▸ TASK OBJECTIVE
From the top of the records below, return each line exactly, ending with the line that contains "Od kilku lat".

(MATERIAL TO PROCESS begins)

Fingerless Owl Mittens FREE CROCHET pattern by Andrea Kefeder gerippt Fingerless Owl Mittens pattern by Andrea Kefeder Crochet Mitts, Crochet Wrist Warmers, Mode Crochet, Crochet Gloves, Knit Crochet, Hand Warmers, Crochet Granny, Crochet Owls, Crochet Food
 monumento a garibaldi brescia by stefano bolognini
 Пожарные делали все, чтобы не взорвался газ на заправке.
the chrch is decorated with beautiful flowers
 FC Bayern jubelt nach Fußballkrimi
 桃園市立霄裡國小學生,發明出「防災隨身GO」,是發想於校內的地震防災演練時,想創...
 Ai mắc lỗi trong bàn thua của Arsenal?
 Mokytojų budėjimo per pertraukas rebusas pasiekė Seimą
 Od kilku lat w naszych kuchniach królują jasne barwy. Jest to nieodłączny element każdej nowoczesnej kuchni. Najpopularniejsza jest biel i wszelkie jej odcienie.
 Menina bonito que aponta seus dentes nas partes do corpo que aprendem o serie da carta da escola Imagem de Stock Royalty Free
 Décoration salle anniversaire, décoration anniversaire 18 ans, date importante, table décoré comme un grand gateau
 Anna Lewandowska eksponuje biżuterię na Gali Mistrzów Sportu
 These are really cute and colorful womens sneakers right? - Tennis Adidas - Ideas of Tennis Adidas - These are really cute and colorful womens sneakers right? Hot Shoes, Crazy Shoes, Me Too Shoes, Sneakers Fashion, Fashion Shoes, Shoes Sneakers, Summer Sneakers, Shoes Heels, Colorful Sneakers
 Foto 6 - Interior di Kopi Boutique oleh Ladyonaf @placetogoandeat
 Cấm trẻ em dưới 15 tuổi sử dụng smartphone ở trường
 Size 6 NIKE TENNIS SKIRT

(MATERIAL TO PROCESS ends)

▸ RESULT OF THE TASK
Fingerless Owl Mittens FREE CROCHET pattern by Andrea Kefeder gerippt Fingerless Owl Mittens pattern by Andrea Kefeder Crochet Mitts, Crochet Wrist Warmers, Mode Crochet, Crochet Gloves, Knit Crochet, Hand Warmers, Crochet Granny, Crochet Owls, Crochet Food
 monumento a garibaldi brescia by stefano bolognini
 Пожарные делали все, чтобы не взорвался газ на заправке.
the chrch is decorated with beautiful flowers
 FC Bayern jubelt nach Fußballkrimi
 桃園市立霄裡國小學生,發明出「防災隨身GO」,是發想於校內的地震防災演練時,想創...
 Ai mắc lỗi trong bàn thua của Arsenal?
 Mokytojų budėjimo per pertraukas rebusas pasiekė Seimą
 Od kilku lat w naszych kuchniach królują jasne barwy. Jest to nieodłączny element każdej nowoczesnej kuchni. Najpopularniejsza jest biel i wszelkie jej odcienie.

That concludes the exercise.